-------- Texto --------
Nem mesmo as claras diferenças socioeconômicas entre as particulares Bandeirantes e Madre Cabrini e as estaduais Amélia Kerr e Diadema afetaram a boa recepção do jogo. “O interesse sempre foi o mesmo, todos ficaram muito ligados na ideia. Eu mesmo conheci o jogo nas jogatinas e me lembro de tirar uma carta de um partido e agir como se estivesse atuando. Foi a experiência mais maluca que tive”, relembra ele, que também atuou como moderador.
Com esta experiência, Lucas recomenda que os jogadores tenham a mente aberta ao jogar.
'Quanto menos você conhecer política, melhor vai ser a experiência. Porque você passa a assimilar os processos como se fosse a primeira vez. Já vi amigos meus jogando e se transformando. Certa vez, dois deles tentaram me comprar para que eu aprovasse uma medida! O Jogo da Política é isso: você percebe a dinâmica e age como se estivesse naquela posição real', conta um dos criadores do jogo.
Além do Executivo, que joguei no dia do lançamento, a caixa tem outros dois módulos: o Legislativo, em que você assume o lugar de um vereador e tem que defender a posição de seu partido diante de uma comissão; e o Judiciário, em que você assume uma das partes envolvidas em um julgamento (juiz, jurado, advogado, imprensa, etc.), atuando conforme seu papel.
-------- Registros --------
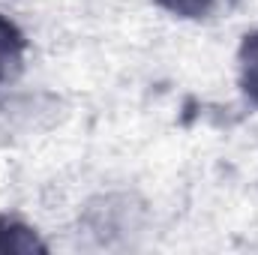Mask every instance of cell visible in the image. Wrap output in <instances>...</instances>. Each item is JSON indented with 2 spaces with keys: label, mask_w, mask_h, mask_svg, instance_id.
--------
-------- Registros --------
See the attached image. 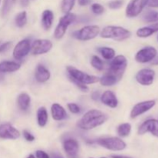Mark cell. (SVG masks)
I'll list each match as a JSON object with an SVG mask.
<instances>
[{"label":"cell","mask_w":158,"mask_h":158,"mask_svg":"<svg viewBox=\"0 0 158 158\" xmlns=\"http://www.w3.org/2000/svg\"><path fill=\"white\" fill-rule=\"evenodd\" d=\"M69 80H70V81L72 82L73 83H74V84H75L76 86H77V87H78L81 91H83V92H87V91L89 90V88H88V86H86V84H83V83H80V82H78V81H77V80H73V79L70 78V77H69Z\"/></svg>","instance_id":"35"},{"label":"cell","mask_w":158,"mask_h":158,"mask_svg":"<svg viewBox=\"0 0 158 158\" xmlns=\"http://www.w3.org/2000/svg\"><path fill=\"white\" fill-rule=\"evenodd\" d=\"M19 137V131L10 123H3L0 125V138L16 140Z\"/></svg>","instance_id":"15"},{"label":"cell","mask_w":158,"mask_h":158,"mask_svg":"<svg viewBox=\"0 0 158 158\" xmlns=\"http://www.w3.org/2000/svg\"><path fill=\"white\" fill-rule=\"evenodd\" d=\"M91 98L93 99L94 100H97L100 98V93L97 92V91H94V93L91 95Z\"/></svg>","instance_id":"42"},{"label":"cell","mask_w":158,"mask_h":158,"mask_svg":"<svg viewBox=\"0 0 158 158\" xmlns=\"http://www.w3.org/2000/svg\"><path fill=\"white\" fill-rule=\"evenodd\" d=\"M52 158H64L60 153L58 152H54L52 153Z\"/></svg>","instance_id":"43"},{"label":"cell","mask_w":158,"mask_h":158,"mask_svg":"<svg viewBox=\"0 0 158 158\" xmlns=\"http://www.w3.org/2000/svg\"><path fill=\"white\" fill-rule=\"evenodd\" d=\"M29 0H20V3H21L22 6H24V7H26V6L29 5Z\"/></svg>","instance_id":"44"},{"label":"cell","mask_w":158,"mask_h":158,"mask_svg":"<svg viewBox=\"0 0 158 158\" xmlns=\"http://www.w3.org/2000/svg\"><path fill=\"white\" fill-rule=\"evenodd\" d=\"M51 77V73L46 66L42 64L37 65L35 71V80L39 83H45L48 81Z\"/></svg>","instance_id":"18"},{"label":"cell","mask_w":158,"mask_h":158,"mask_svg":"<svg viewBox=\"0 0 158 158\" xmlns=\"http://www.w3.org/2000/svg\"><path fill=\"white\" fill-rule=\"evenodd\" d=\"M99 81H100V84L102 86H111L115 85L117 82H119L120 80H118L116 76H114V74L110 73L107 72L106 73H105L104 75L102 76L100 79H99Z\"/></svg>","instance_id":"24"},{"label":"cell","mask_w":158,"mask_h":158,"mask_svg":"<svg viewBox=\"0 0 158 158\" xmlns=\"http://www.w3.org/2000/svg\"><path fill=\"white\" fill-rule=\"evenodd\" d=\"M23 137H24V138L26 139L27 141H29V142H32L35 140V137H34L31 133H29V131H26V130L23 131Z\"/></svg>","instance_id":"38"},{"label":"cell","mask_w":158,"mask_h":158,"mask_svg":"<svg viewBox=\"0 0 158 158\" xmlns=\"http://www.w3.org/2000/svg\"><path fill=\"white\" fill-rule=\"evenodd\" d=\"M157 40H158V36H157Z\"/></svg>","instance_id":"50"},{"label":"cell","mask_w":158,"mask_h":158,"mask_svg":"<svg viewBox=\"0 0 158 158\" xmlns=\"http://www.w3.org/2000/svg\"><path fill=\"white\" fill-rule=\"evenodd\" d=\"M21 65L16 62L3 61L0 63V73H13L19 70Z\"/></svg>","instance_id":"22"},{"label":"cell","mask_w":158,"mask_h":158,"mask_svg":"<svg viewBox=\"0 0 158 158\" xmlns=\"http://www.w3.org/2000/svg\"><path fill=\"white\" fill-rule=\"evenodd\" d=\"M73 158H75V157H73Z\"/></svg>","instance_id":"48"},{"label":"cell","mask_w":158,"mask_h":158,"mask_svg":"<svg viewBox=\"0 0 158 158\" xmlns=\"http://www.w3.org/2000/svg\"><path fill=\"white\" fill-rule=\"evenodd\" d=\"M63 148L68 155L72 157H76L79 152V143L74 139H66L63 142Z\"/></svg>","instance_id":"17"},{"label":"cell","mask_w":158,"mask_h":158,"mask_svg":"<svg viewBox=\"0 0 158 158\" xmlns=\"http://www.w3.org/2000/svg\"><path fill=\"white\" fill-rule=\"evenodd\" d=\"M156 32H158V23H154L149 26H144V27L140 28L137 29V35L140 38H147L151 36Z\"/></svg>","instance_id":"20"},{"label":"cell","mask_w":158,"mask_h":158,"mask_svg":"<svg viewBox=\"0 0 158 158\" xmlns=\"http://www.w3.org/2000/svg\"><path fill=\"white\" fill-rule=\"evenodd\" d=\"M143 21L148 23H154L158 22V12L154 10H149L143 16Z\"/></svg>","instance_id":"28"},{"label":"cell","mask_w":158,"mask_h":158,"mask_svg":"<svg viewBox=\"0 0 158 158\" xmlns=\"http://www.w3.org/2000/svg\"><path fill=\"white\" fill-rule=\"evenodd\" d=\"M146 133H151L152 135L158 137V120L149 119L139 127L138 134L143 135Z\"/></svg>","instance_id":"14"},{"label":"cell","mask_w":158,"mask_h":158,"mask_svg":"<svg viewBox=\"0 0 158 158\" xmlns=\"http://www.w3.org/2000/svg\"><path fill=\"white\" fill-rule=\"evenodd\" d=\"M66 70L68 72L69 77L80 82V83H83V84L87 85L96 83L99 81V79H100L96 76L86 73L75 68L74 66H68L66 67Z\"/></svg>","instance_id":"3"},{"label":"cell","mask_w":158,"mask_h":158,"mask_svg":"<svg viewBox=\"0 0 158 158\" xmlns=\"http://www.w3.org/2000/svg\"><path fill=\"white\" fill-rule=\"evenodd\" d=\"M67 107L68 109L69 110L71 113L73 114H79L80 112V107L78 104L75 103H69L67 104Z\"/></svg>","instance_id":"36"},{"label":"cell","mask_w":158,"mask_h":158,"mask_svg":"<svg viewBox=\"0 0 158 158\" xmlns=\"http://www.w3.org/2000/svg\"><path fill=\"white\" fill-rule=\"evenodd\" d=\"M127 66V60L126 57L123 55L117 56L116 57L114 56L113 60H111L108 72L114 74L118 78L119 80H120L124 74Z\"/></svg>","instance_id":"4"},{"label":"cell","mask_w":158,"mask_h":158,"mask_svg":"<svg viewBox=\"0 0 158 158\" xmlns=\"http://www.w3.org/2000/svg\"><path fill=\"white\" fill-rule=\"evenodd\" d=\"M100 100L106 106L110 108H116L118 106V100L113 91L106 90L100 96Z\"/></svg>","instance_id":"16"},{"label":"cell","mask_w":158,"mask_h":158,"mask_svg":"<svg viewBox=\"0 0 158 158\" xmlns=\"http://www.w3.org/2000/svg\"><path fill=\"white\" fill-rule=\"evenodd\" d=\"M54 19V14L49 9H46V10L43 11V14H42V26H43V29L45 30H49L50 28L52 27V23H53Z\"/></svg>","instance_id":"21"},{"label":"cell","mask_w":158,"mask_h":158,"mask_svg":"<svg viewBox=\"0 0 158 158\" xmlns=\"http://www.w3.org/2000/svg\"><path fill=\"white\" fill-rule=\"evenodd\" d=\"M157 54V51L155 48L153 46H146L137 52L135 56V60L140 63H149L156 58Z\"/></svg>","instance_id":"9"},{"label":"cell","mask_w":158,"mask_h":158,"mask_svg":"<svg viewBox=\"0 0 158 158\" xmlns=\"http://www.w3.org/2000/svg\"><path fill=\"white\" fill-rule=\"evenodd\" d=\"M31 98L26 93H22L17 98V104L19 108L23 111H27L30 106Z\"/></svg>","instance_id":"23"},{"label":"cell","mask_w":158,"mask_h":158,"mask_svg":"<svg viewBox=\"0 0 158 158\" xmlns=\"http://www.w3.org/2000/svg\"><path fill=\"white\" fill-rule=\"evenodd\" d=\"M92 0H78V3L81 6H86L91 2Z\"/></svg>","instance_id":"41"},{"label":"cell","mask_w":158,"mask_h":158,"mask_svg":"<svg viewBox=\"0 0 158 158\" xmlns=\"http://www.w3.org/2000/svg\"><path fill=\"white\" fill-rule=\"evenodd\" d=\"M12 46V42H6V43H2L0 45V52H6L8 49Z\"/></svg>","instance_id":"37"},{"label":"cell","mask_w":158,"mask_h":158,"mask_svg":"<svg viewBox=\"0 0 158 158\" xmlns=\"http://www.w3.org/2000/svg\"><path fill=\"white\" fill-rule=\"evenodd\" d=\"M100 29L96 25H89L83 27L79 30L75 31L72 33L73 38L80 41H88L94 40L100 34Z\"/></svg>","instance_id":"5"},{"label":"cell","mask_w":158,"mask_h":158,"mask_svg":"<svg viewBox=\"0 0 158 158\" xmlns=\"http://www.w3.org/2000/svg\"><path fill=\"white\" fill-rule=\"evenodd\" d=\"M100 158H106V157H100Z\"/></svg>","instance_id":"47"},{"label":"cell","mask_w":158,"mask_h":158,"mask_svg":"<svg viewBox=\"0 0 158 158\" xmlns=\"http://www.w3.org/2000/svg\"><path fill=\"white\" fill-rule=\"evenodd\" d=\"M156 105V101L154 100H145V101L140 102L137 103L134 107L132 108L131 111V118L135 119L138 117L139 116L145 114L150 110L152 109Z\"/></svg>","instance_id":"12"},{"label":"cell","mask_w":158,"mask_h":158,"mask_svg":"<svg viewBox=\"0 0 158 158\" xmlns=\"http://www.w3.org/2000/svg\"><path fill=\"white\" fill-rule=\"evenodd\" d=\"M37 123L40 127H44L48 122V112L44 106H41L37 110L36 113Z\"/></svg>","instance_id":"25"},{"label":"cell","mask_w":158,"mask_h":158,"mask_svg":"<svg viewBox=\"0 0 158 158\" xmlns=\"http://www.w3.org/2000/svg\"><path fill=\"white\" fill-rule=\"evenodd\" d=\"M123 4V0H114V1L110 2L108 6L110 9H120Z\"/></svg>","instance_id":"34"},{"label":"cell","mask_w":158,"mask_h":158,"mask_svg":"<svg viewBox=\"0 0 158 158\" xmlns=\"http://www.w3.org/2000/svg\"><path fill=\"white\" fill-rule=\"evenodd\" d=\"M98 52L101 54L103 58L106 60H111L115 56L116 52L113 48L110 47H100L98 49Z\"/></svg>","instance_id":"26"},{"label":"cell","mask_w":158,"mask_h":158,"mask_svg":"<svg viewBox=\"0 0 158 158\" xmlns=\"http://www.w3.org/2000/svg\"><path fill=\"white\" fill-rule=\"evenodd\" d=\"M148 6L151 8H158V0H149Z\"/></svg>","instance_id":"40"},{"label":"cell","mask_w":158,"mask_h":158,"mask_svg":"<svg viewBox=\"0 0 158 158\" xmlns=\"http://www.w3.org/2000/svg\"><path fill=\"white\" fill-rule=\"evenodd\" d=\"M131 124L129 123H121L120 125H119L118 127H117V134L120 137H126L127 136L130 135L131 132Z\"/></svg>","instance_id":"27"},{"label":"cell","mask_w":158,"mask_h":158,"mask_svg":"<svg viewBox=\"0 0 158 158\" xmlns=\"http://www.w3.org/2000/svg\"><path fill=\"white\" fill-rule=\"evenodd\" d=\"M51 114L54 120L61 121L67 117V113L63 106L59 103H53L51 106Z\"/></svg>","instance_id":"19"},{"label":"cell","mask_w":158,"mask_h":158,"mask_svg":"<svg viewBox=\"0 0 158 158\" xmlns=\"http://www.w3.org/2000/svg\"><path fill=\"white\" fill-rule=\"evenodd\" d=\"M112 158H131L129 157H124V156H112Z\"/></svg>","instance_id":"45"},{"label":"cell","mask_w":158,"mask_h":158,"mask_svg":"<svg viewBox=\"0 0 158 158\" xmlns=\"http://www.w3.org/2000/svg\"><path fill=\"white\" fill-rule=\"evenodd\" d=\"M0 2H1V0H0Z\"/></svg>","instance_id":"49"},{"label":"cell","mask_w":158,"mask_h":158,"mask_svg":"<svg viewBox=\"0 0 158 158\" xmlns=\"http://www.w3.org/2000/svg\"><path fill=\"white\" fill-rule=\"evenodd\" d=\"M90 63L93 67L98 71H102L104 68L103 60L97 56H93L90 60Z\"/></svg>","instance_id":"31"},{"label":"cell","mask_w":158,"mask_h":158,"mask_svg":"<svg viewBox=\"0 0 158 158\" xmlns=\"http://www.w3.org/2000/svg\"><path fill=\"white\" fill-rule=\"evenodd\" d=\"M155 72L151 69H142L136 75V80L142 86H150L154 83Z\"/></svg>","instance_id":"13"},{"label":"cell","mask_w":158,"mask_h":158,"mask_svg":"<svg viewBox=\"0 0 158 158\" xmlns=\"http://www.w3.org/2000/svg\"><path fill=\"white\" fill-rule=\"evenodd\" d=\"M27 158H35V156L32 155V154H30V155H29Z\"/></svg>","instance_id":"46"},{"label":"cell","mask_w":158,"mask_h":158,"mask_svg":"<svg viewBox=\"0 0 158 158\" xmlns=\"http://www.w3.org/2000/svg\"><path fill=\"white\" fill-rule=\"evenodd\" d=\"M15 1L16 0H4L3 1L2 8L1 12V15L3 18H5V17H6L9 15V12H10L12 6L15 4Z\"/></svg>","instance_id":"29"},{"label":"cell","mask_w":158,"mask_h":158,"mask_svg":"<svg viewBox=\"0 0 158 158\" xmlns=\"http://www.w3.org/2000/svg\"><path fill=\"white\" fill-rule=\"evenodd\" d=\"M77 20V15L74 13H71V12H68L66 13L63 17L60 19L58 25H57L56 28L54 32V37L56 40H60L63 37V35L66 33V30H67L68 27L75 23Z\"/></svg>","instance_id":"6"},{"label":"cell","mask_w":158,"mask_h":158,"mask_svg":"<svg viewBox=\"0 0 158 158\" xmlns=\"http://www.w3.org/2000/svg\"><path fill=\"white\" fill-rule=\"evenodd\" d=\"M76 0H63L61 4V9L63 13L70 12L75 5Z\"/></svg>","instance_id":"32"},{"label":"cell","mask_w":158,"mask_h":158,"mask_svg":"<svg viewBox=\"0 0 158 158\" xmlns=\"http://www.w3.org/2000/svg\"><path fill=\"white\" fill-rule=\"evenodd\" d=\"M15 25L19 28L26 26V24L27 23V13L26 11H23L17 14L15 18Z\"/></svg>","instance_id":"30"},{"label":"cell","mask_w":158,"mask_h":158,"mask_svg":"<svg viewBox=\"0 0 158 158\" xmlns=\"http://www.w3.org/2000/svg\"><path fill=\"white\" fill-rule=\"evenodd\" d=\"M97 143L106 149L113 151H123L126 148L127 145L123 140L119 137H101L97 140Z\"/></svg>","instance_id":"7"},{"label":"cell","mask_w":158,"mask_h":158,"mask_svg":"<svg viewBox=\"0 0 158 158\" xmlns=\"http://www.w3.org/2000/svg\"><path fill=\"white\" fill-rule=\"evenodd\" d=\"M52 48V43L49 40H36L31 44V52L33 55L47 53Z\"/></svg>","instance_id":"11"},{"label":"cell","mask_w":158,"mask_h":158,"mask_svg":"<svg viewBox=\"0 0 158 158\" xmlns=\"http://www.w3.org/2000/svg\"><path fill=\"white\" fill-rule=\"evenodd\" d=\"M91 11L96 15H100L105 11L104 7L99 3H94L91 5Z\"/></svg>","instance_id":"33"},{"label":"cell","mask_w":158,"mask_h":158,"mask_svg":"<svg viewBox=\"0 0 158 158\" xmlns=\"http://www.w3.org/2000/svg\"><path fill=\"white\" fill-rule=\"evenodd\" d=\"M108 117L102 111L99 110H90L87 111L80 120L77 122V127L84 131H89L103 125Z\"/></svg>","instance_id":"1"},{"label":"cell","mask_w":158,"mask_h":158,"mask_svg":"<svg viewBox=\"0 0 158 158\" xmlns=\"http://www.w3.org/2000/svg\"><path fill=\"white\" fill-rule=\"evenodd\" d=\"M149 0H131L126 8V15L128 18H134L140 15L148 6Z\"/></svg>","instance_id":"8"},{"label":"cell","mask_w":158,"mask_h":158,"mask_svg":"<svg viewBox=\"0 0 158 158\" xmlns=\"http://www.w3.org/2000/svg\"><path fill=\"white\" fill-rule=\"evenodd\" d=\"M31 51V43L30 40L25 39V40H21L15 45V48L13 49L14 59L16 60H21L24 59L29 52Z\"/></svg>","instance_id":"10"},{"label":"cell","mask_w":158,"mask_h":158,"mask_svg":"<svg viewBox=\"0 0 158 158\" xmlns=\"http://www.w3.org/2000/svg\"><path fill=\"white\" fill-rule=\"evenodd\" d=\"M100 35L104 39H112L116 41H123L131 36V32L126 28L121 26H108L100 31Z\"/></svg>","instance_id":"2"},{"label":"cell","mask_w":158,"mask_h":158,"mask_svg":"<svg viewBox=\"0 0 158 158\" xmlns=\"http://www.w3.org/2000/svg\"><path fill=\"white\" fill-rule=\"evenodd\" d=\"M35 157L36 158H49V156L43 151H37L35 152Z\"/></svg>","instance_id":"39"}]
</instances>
--------
| Tarefa |
Imprima o texto sobre o Jogo da Política inteiro, sem mudar nada. Os registros são um material à parte, sem ligação com o texto.

| Resposta |
Nem mesmo as claras diferenças socioeconômicas entre as particulares Bandeirantes e Madre Cabrini e as estaduais Amélia Kerr e Diadema afetaram a boa recepção do jogo. “O interesse sempre foi o mesmo, todos ficaram muito ligados na ideia. Eu mesmo conheci o jogo nas jogatinas e me lembro de tirar uma carta de um partido e agir como se estivesse atuando. Foi a experiência mais maluca que tive”, relembra ele, que também atuou como moderador.
Com esta experiência, Lucas recomenda que os jogadores tenham a mente aberta ao jogar.
'Quanto menos você conhecer política, melhor vai ser a experiência. Porque você passa a assimilar os processos como se fosse a primeira vez. Já vi amigos meus jogando e se transformando. Certa vez, dois deles tentaram me comprar para que eu aprovasse uma medida! O Jogo da Política é isso: você percebe a dinâmica e age como se estivesse naquela posição real', conta um dos criadores do jogo.
Além do Executivo, que joguei no dia do lançamento, a caixa tem outros dois módulos: o Legislativo, em que você assume o lugar de um vereador e tem que defender a posição de seu partido diante de uma comissão; e o Judiciário, em que você assume uma das partes envolvidas em um julgamento (juiz, jurado, advogado, imprensa, etc.), atuando conforme seu papel.